Anthropology | Anth of the Performing Arts
E600 | 24979 | Royce


What unique contributions to human society do the performing arts
make?  In responding to that question, scholars and performers have
examined the different genres of performing arts--dance, music,
theatre, looking at their form, their meaning, the contexts in which
they occur, and the many roles of the performers who embody the art
and present it to audiences.  We will follow these areas of research,
looking for the commonalities in performance, genres, and performers
across space, time, and culture.

Some specific areas include the meaning of interpretation, aesthetic
systems, virtuosity and artistry, the nature of genre, the gendered
nature of performance,audience, the relationship between the creator
of a work and the performer, between the performer and the audience.
We will draw examples from both Eastern and Western forms, historic
and contemporary, ritual and theatrical.  Some will include Kabuki,
Butoh, and Nihon Buyo, Chinese Opera, the Italian commedia dell’arte,
Indonesian wayang golek, classical ballet, modern dance, shamanism
(Siberian, Balinese, Haitian, Zapotec), Tewa ritual, different musical
traditions, both instrumental and vocal.

Course Requirements will include a research paper (25-30 pages, which
may include video or other audio-visual modes of presentation) on a
topic that may be about a genre (i.e. Kabuki) or a theoretical
question (i.e. virtuosity, improvisation, etc.), or a performer (Alvin
Ailey, I Made Bandem, etc); and a final take-home essay about
performing arts as a focus of research within Anthropology.

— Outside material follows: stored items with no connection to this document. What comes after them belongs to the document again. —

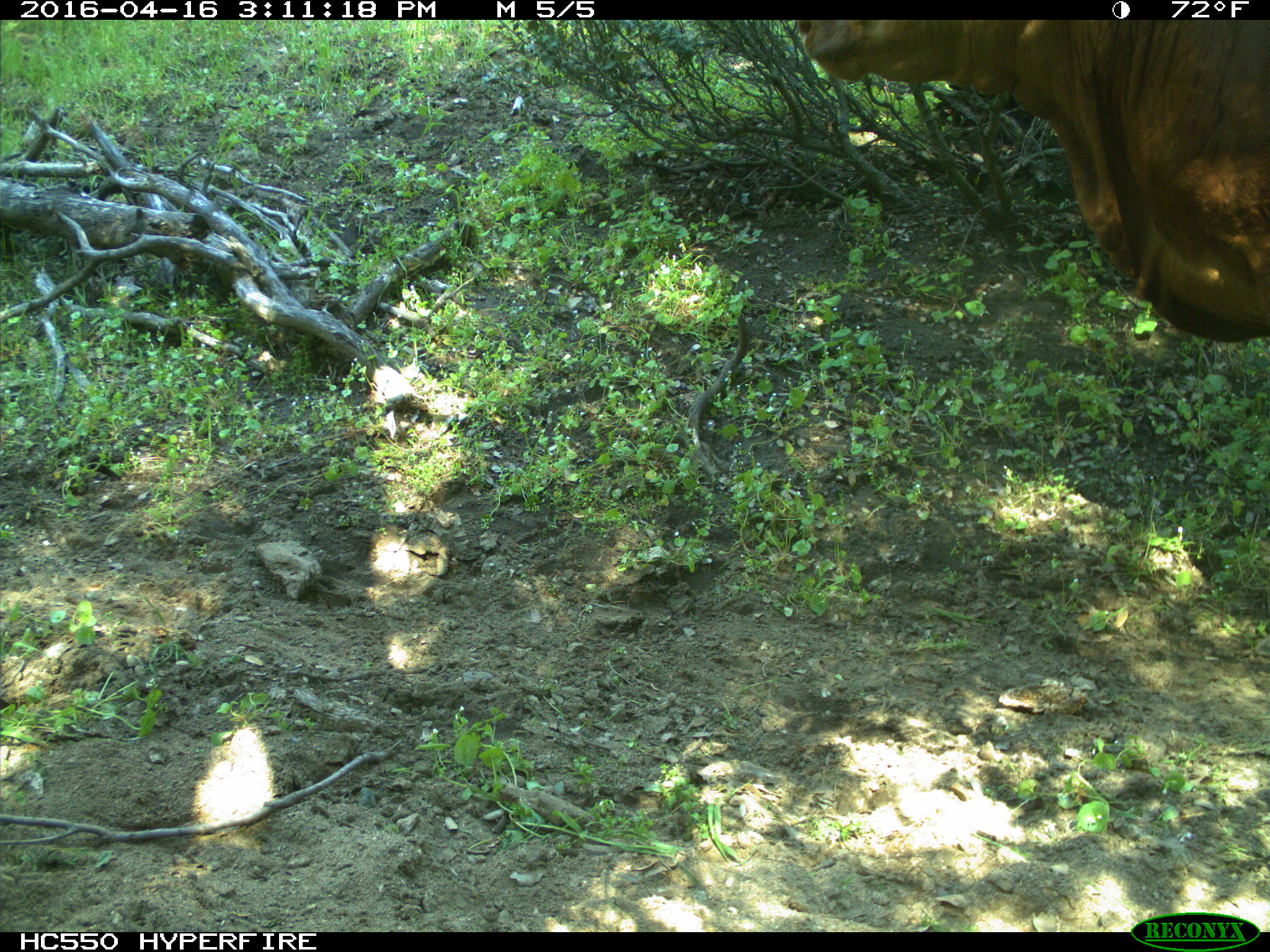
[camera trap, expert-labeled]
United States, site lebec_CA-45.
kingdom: Animalia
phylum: Chordata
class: Mammalia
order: Artiodactyla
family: Bovidae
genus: Bos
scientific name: Bos taurus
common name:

Texts for the seminar will come from the following titles, and will
include articles as well:


Mark Morris, 1995, Joan Acocella.
Performing the Nation, 2001, Kelly Askew.
Conversations with Peter Brook, 2003, Margaret Croyden.
Voices of the Puppet Masters, 2002, Mimi Herbert.
Chopin at the Boundaries: Sex, History, and Musical Genre, 1996,
Jeffrey Kallberg.
Anthropology of the Performing Arts: Artistry, Virtuosity, and
Interpretation in Cross-Cultural Context,
2004, Anya Peterson Royce.
Paper Tangos, 1998, Julie Taylor.
The Anthropology of Performance, 1987, Victor Turner.
Nihon Buyo: Classical Dance of Modern Japan, 2001, Kazuko Yamazaki.